• Imparare l’italiano per imparare a conoscersi

    WhatsApp Image 2018-01-15 at 16.51.29Più di trecento addetti ai lavori questa mattina hanno voluto accogliere l’invito che come Regione Piemonte abbiamo rivolto loro per parlare di inclusione. Il momento di discussione che abbiamo organizzato presso l’Aula Magna della Cavallerizza Reale di Torino è stato un evento molto partecipato, ma soprattutto un’occasione di confronto su un tema, quello della formazione civico-linguistica, che è uno dei tasselli fondamentali per la costruzione di percorsi concreti di inserimento socio-lavorativo.

    La scelta di focalizzare la nostra attenzione sul progetto Petrarca non è stata casuale. Abbiamo deciso di approfondire una parte del lavoro che stiamo mettendo in campo per trasformare quello che molti credono sia un problema in una opportunità. La centralità dell’insegnamento dell’italiano ė un principio che viene ribadito anche all’interno del Piano nazionale per l’integrazione elaborato dal Ministero degli interni.

    Il progetto Petrarca nasce nel 2011 e negli anni è cresciuto vistosamente. Siamo passati dai 10 corsi che raggiunsero 589 beneficiari nella sua prima edizione, ai 300 corsi che raggiungono più di 3.000 persone in questa quinta edizione che terminerà nel marzo del 2018. Senza dimenticare l’investimento di risorse: nel 2011 vennero stanziati 258.000 euro dal Ministero degli Interni grazie a finanziamenti europei, per la quinta edizione siamo arrivati a 1.561.000 euro.

    Crediamo che sia molto importante che i territori e i diversi attori divengano protagonisti del processo di inclusione e che sia fondamentale che società civile, mondo della scuola, enti istituzionali, cooperazione, organizzazioni sindacali e parti datoriali vengano coinvolte in questi percorsi. I nodi di rete territoriale, a cui questi soggetti partecipano, e che sono portati avanti insieme alle Prefetture sono la struttura organizzativa di riferimento per costruire il progetto concretamente.

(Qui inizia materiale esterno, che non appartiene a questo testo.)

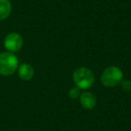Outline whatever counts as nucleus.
I'll list each match as a JSON object with an SVG mask.
<instances>
[{
    "instance_id": "nucleus-8",
    "label": "nucleus",
    "mask_w": 131,
    "mask_h": 131,
    "mask_svg": "<svg viewBox=\"0 0 131 131\" xmlns=\"http://www.w3.org/2000/svg\"><path fill=\"white\" fill-rule=\"evenodd\" d=\"M81 95V89L78 88L77 86L75 87H72L71 89L68 91V96L72 99V100H75V99H78Z\"/></svg>"
},
{
    "instance_id": "nucleus-7",
    "label": "nucleus",
    "mask_w": 131,
    "mask_h": 131,
    "mask_svg": "<svg viewBox=\"0 0 131 131\" xmlns=\"http://www.w3.org/2000/svg\"><path fill=\"white\" fill-rule=\"evenodd\" d=\"M12 12V3L10 0H0V21L6 19Z\"/></svg>"
},
{
    "instance_id": "nucleus-6",
    "label": "nucleus",
    "mask_w": 131,
    "mask_h": 131,
    "mask_svg": "<svg viewBox=\"0 0 131 131\" xmlns=\"http://www.w3.org/2000/svg\"><path fill=\"white\" fill-rule=\"evenodd\" d=\"M17 72H18L19 77L24 81L31 80V78L34 75V69L28 63H23L21 65H19Z\"/></svg>"
},
{
    "instance_id": "nucleus-9",
    "label": "nucleus",
    "mask_w": 131,
    "mask_h": 131,
    "mask_svg": "<svg viewBox=\"0 0 131 131\" xmlns=\"http://www.w3.org/2000/svg\"><path fill=\"white\" fill-rule=\"evenodd\" d=\"M120 87L123 91L129 92L131 91V81L128 79H122L121 82L119 83Z\"/></svg>"
},
{
    "instance_id": "nucleus-5",
    "label": "nucleus",
    "mask_w": 131,
    "mask_h": 131,
    "mask_svg": "<svg viewBox=\"0 0 131 131\" xmlns=\"http://www.w3.org/2000/svg\"><path fill=\"white\" fill-rule=\"evenodd\" d=\"M80 105L85 110H93L97 104V99L93 93L91 92H84L81 93Z\"/></svg>"
},
{
    "instance_id": "nucleus-1",
    "label": "nucleus",
    "mask_w": 131,
    "mask_h": 131,
    "mask_svg": "<svg viewBox=\"0 0 131 131\" xmlns=\"http://www.w3.org/2000/svg\"><path fill=\"white\" fill-rule=\"evenodd\" d=\"M73 81L75 85L81 90L90 89L94 84V74L88 68L81 67L74 71Z\"/></svg>"
},
{
    "instance_id": "nucleus-2",
    "label": "nucleus",
    "mask_w": 131,
    "mask_h": 131,
    "mask_svg": "<svg viewBox=\"0 0 131 131\" xmlns=\"http://www.w3.org/2000/svg\"><path fill=\"white\" fill-rule=\"evenodd\" d=\"M19 67L18 58L9 51L0 53V75L9 77L17 71Z\"/></svg>"
},
{
    "instance_id": "nucleus-4",
    "label": "nucleus",
    "mask_w": 131,
    "mask_h": 131,
    "mask_svg": "<svg viewBox=\"0 0 131 131\" xmlns=\"http://www.w3.org/2000/svg\"><path fill=\"white\" fill-rule=\"evenodd\" d=\"M23 45H24V40L19 33L10 32L5 37L4 47L9 52H17L22 49Z\"/></svg>"
},
{
    "instance_id": "nucleus-3",
    "label": "nucleus",
    "mask_w": 131,
    "mask_h": 131,
    "mask_svg": "<svg viewBox=\"0 0 131 131\" xmlns=\"http://www.w3.org/2000/svg\"><path fill=\"white\" fill-rule=\"evenodd\" d=\"M123 79V72L118 67L111 66L103 70L101 75V83L105 87L112 88L119 84Z\"/></svg>"
}]
</instances>
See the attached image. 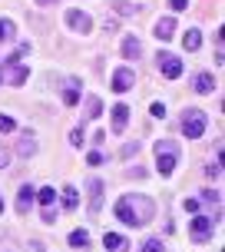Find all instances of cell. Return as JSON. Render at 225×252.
<instances>
[{"instance_id":"cell-11","label":"cell","mask_w":225,"mask_h":252,"mask_svg":"<svg viewBox=\"0 0 225 252\" xmlns=\"http://www.w3.org/2000/svg\"><path fill=\"white\" fill-rule=\"evenodd\" d=\"M103 249L110 252H129V239L119 232H103Z\"/></svg>"},{"instance_id":"cell-37","label":"cell","mask_w":225,"mask_h":252,"mask_svg":"<svg viewBox=\"0 0 225 252\" xmlns=\"http://www.w3.org/2000/svg\"><path fill=\"white\" fill-rule=\"evenodd\" d=\"M0 213H3V196H0Z\"/></svg>"},{"instance_id":"cell-14","label":"cell","mask_w":225,"mask_h":252,"mask_svg":"<svg viewBox=\"0 0 225 252\" xmlns=\"http://www.w3.org/2000/svg\"><path fill=\"white\" fill-rule=\"evenodd\" d=\"M123 57L126 60H139V57H142V43H139V37H133V33L123 37Z\"/></svg>"},{"instance_id":"cell-15","label":"cell","mask_w":225,"mask_h":252,"mask_svg":"<svg viewBox=\"0 0 225 252\" xmlns=\"http://www.w3.org/2000/svg\"><path fill=\"white\" fill-rule=\"evenodd\" d=\"M152 33H156V40H163V43H166V40L175 33V20H172V17H163L159 24L152 27Z\"/></svg>"},{"instance_id":"cell-27","label":"cell","mask_w":225,"mask_h":252,"mask_svg":"<svg viewBox=\"0 0 225 252\" xmlns=\"http://www.w3.org/2000/svg\"><path fill=\"white\" fill-rule=\"evenodd\" d=\"M86 163H89V166H103V163H106V153L93 150V153H89V156H86Z\"/></svg>"},{"instance_id":"cell-30","label":"cell","mask_w":225,"mask_h":252,"mask_svg":"<svg viewBox=\"0 0 225 252\" xmlns=\"http://www.w3.org/2000/svg\"><path fill=\"white\" fill-rule=\"evenodd\" d=\"M43 222H47V226H53V222H56V209H50V206H47V209H43Z\"/></svg>"},{"instance_id":"cell-4","label":"cell","mask_w":225,"mask_h":252,"mask_svg":"<svg viewBox=\"0 0 225 252\" xmlns=\"http://www.w3.org/2000/svg\"><path fill=\"white\" fill-rule=\"evenodd\" d=\"M66 27L73 30V33H80V37H86L89 30H93V17L89 13H83V10H66Z\"/></svg>"},{"instance_id":"cell-17","label":"cell","mask_w":225,"mask_h":252,"mask_svg":"<svg viewBox=\"0 0 225 252\" xmlns=\"http://www.w3.org/2000/svg\"><path fill=\"white\" fill-rule=\"evenodd\" d=\"M182 47H186L189 53H196L202 47V30H196V27H192V30H186V37H182Z\"/></svg>"},{"instance_id":"cell-28","label":"cell","mask_w":225,"mask_h":252,"mask_svg":"<svg viewBox=\"0 0 225 252\" xmlns=\"http://www.w3.org/2000/svg\"><path fill=\"white\" fill-rule=\"evenodd\" d=\"M202 199H205V202H212V206H219V202H222V196H219L215 189H202Z\"/></svg>"},{"instance_id":"cell-18","label":"cell","mask_w":225,"mask_h":252,"mask_svg":"<svg viewBox=\"0 0 225 252\" xmlns=\"http://www.w3.org/2000/svg\"><path fill=\"white\" fill-rule=\"evenodd\" d=\"M17 150H20V156H24V159H27V156H33V153H37V136H33V133H24Z\"/></svg>"},{"instance_id":"cell-7","label":"cell","mask_w":225,"mask_h":252,"mask_svg":"<svg viewBox=\"0 0 225 252\" xmlns=\"http://www.w3.org/2000/svg\"><path fill=\"white\" fill-rule=\"evenodd\" d=\"M86 189H89V216H100V206H103V179L89 176L86 179Z\"/></svg>"},{"instance_id":"cell-34","label":"cell","mask_w":225,"mask_h":252,"mask_svg":"<svg viewBox=\"0 0 225 252\" xmlns=\"http://www.w3.org/2000/svg\"><path fill=\"white\" fill-rule=\"evenodd\" d=\"M169 7H172V10H186L189 0H169Z\"/></svg>"},{"instance_id":"cell-10","label":"cell","mask_w":225,"mask_h":252,"mask_svg":"<svg viewBox=\"0 0 225 252\" xmlns=\"http://www.w3.org/2000/svg\"><path fill=\"white\" fill-rule=\"evenodd\" d=\"M33 199H37V192H33V186H30V183H24V186H20V192H17V213H30V209H33Z\"/></svg>"},{"instance_id":"cell-31","label":"cell","mask_w":225,"mask_h":252,"mask_svg":"<svg viewBox=\"0 0 225 252\" xmlns=\"http://www.w3.org/2000/svg\"><path fill=\"white\" fill-rule=\"evenodd\" d=\"M70 143H73V146H83V129H73V133H70Z\"/></svg>"},{"instance_id":"cell-36","label":"cell","mask_w":225,"mask_h":252,"mask_svg":"<svg viewBox=\"0 0 225 252\" xmlns=\"http://www.w3.org/2000/svg\"><path fill=\"white\" fill-rule=\"evenodd\" d=\"M50 3H56V0H37V7H50Z\"/></svg>"},{"instance_id":"cell-1","label":"cell","mask_w":225,"mask_h":252,"mask_svg":"<svg viewBox=\"0 0 225 252\" xmlns=\"http://www.w3.org/2000/svg\"><path fill=\"white\" fill-rule=\"evenodd\" d=\"M152 216H156V206L149 196H123L116 202V219L129 229H142Z\"/></svg>"},{"instance_id":"cell-9","label":"cell","mask_w":225,"mask_h":252,"mask_svg":"<svg viewBox=\"0 0 225 252\" xmlns=\"http://www.w3.org/2000/svg\"><path fill=\"white\" fill-rule=\"evenodd\" d=\"M129 87H133V70H129V66L112 70V93H126Z\"/></svg>"},{"instance_id":"cell-20","label":"cell","mask_w":225,"mask_h":252,"mask_svg":"<svg viewBox=\"0 0 225 252\" xmlns=\"http://www.w3.org/2000/svg\"><path fill=\"white\" fill-rule=\"evenodd\" d=\"M63 206H66V209H76V206H80V192H76V186L63 189Z\"/></svg>"},{"instance_id":"cell-33","label":"cell","mask_w":225,"mask_h":252,"mask_svg":"<svg viewBox=\"0 0 225 252\" xmlns=\"http://www.w3.org/2000/svg\"><path fill=\"white\" fill-rule=\"evenodd\" d=\"M10 166V150H0V169H7Z\"/></svg>"},{"instance_id":"cell-8","label":"cell","mask_w":225,"mask_h":252,"mask_svg":"<svg viewBox=\"0 0 225 252\" xmlns=\"http://www.w3.org/2000/svg\"><path fill=\"white\" fill-rule=\"evenodd\" d=\"M27 76H30V70L20 66V63H13V66H3V70H0V80H7L10 87H24Z\"/></svg>"},{"instance_id":"cell-25","label":"cell","mask_w":225,"mask_h":252,"mask_svg":"<svg viewBox=\"0 0 225 252\" xmlns=\"http://www.w3.org/2000/svg\"><path fill=\"white\" fill-rule=\"evenodd\" d=\"M142 252H166V246H163V239H146L142 242Z\"/></svg>"},{"instance_id":"cell-23","label":"cell","mask_w":225,"mask_h":252,"mask_svg":"<svg viewBox=\"0 0 225 252\" xmlns=\"http://www.w3.org/2000/svg\"><path fill=\"white\" fill-rule=\"evenodd\" d=\"M37 199H40V206H53V202H56V192H53L50 186H43L37 192Z\"/></svg>"},{"instance_id":"cell-12","label":"cell","mask_w":225,"mask_h":252,"mask_svg":"<svg viewBox=\"0 0 225 252\" xmlns=\"http://www.w3.org/2000/svg\"><path fill=\"white\" fill-rule=\"evenodd\" d=\"M80 90H83L80 76H70V80H66V90H63V103H66V106H76V103H80Z\"/></svg>"},{"instance_id":"cell-35","label":"cell","mask_w":225,"mask_h":252,"mask_svg":"<svg viewBox=\"0 0 225 252\" xmlns=\"http://www.w3.org/2000/svg\"><path fill=\"white\" fill-rule=\"evenodd\" d=\"M205 173H209V176H219V173H222V166H219V163H209V169H205Z\"/></svg>"},{"instance_id":"cell-3","label":"cell","mask_w":225,"mask_h":252,"mask_svg":"<svg viewBox=\"0 0 225 252\" xmlns=\"http://www.w3.org/2000/svg\"><path fill=\"white\" fill-rule=\"evenodd\" d=\"M205 126H209V116L202 113V110H186V113L179 116V129H182L186 139H199L205 133Z\"/></svg>"},{"instance_id":"cell-13","label":"cell","mask_w":225,"mask_h":252,"mask_svg":"<svg viewBox=\"0 0 225 252\" xmlns=\"http://www.w3.org/2000/svg\"><path fill=\"white\" fill-rule=\"evenodd\" d=\"M126 123H129V106L126 103H116L112 106V133H123Z\"/></svg>"},{"instance_id":"cell-22","label":"cell","mask_w":225,"mask_h":252,"mask_svg":"<svg viewBox=\"0 0 225 252\" xmlns=\"http://www.w3.org/2000/svg\"><path fill=\"white\" fill-rule=\"evenodd\" d=\"M112 10H119V13H126V17H133V13H139V7H136V3H126V0H112Z\"/></svg>"},{"instance_id":"cell-21","label":"cell","mask_w":225,"mask_h":252,"mask_svg":"<svg viewBox=\"0 0 225 252\" xmlns=\"http://www.w3.org/2000/svg\"><path fill=\"white\" fill-rule=\"evenodd\" d=\"M13 33H17V27H13V20H3V17H0V43H7V40H13Z\"/></svg>"},{"instance_id":"cell-26","label":"cell","mask_w":225,"mask_h":252,"mask_svg":"<svg viewBox=\"0 0 225 252\" xmlns=\"http://www.w3.org/2000/svg\"><path fill=\"white\" fill-rule=\"evenodd\" d=\"M13 129H17V120L0 113V133H13Z\"/></svg>"},{"instance_id":"cell-24","label":"cell","mask_w":225,"mask_h":252,"mask_svg":"<svg viewBox=\"0 0 225 252\" xmlns=\"http://www.w3.org/2000/svg\"><path fill=\"white\" fill-rule=\"evenodd\" d=\"M100 113H103V103L96 100V96H89V103H86V116H89V120H96Z\"/></svg>"},{"instance_id":"cell-2","label":"cell","mask_w":225,"mask_h":252,"mask_svg":"<svg viewBox=\"0 0 225 252\" xmlns=\"http://www.w3.org/2000/svg\"><path fill=\"white\" fill-rule=\"evenodd\" d=\"M179 166V143L175 139H159L156 143V169L159 176H172Z\"/></svg>"},{"instance_id":"cell-5","label":"cell","mask_w":225,"mask_h":252,"mask_svg":"<svg viewBox=\"0 0 225 252\" xmlns=\"http://www.w3.org/2000/svg\"><path fill=\"white\" fill-rule=\"evenodd\" d=\"M189 236H192V242H209L212 239V219L209 216H196L192 226H189Z\"/></svg>"},{"instance_id":"cell-32","label":"cell","mask_w":225,"mask_h":252,"mask_svg":"<svg viewBox=\"0 0 225 252\" xmlns=\"http://www.w3.org/2000/svg\"><path fill=\"white\" fill-rule=\"evenodd\" d=\"M182 206H186V213H192V216L199 213V199H186V202H182Z\"/></svg>"},{"instance_id":"cell-16","label":"cell","mask_w":225,"mask_h":252,"mask_svg":"<svg viewBox=\"0 0 225 252\" xmlns=\"http://www.w3.org/2000/svg\"><path fill=\"white\" fill-rule=\"evenodd\" d=\"M192 87H196V93H202V96H205V93H212V90H215L212 73H196V76H192Z\"/></svg>"},{"instance_id":"cell-29","label":"cell","mask_w":225,"mask_h":252,"mask_svg":"<svg viewBox=\"0 0 225 252\" xmlns=\"http://www.w3.org/2000/svg\"><path fill=\"white\" fill-rule=\"evenodd\" d=\"M149 113L156 116V120H163V116H166V106H163V103H152V106H149Z\"/></svg>"},{"instance_id":"cell-19","label":"cell","mask_w":225,"mask_h":252,"mask_svg":"<svg viewBox=\"0 0 225 252\" xmlns=\"http://www.w3.org/2000/svg\"><path fill=\"white\" fill-rule=\"evenodd\" d=\"M70 246H73V249H89L86 229H73V232H70Z\"/></svg>"},{"instance_id":"cell-6","label":"cell","mask_w":225,"mask_h":252,"mask_svg":"<svg viewBox=\"0 0 225 252\" xmlns=\"http://www.w3.org/2000/svg\"><path fill=\"white\" fill-rule=\"evenodd\" d=\"M159 73L166 76V80H175V76L182 73V60L179 57H172V53H166V50H159Z\"/></svg>"}]
</instances>
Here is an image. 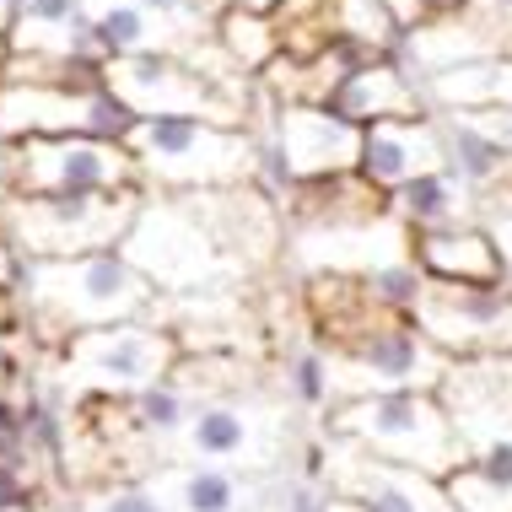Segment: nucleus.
<instances>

    Questa mattina abbiamo dedicato ampio spazio alle esperienze positive. Hanno parlato i responsabili dell’interporto di Rivalta Scrivia (Al) che hanno realizzato corsi di italiano rivolti ai lavoratori stranieri nei locali stessi delle aziende e in orario lavorativo; è stata raccontata l’esperienza della mungitura a Cuneo dove si prevede di realizzare un corso di “italiano per la mungitura” rivolta ai dipendenti stranieri, soprattutto indiani, di aziende agricole che lavorano nelle stalle, al fine di favorire e migliorare i rapporti tra i dipendenti, gli allevatori e i veterinari; l’esperienza di Casa Oz a Torino dove sono stati realizzati corsi di italiano, attraverso laboratori di cucina, rivolti ai genitori stranieri dei bambini ricoverati presso l’ospedale Regina Margherita; le buone pratiche dei comuni del vercellese, Santhià e Trino Vercellese, dove sono stati condotti corsi di italiano rivolti agli stranieri residenti su quel territorio. In questi casi, la buona riuscita dei corsi é stata garantita dal grande coinvolgimento dei comuni stessi che hanno messo a disposizione i locali per i corsi nonché quelli per il babysitting dei figli degli studenti. Siamo convinti che queste pratiche possano essere replicate su tutto il territorio piemontese.

    Non stiamo mettendo in campo semplici parole, ma politiche concrete. Questo è un pezzo delle politiche che stiamo portando avanti, ma esistono anche altri progetti sostenuti grazie al fondo Fami (Fondo Asilo Migrazione Integrazione), che si occupano della dispersione scolastica dei bambini stranieri, della formazione degli operatori/operatrici nei servizi pubblici, del contrasto alle discriminazioni e del sostegno dell’associazionismo migrante, per citare solo alcune delle azioni in campo.

    Inclusione significa anche cooperazione ed è per questo che stiamo provando a collegare il protagonismo delle diaspore alla cooperazione internazionale, con i progetti nei Paesi da cui queste persone provengono, nei quali auspichiamo di coinvolgere anche le persone migranti con le loro competenze acquisite nel nostro Paese. Infine la nuova legge sull’Immigrazione dovrebbe sostituire quella del 1989 permettendo di trasformare queste progettualità in politiche che mettano insieme tutte le potenzialità del nostro territorio.

    Come ha detto Papa Francesco, le paure sono comprensibili, ma è responsabilità e dovere delle istituzioni lavorare per fare in modo che queste diffidenze vengano superate, a partire dalla condivisione della lingua utilizzata nella comunicazione.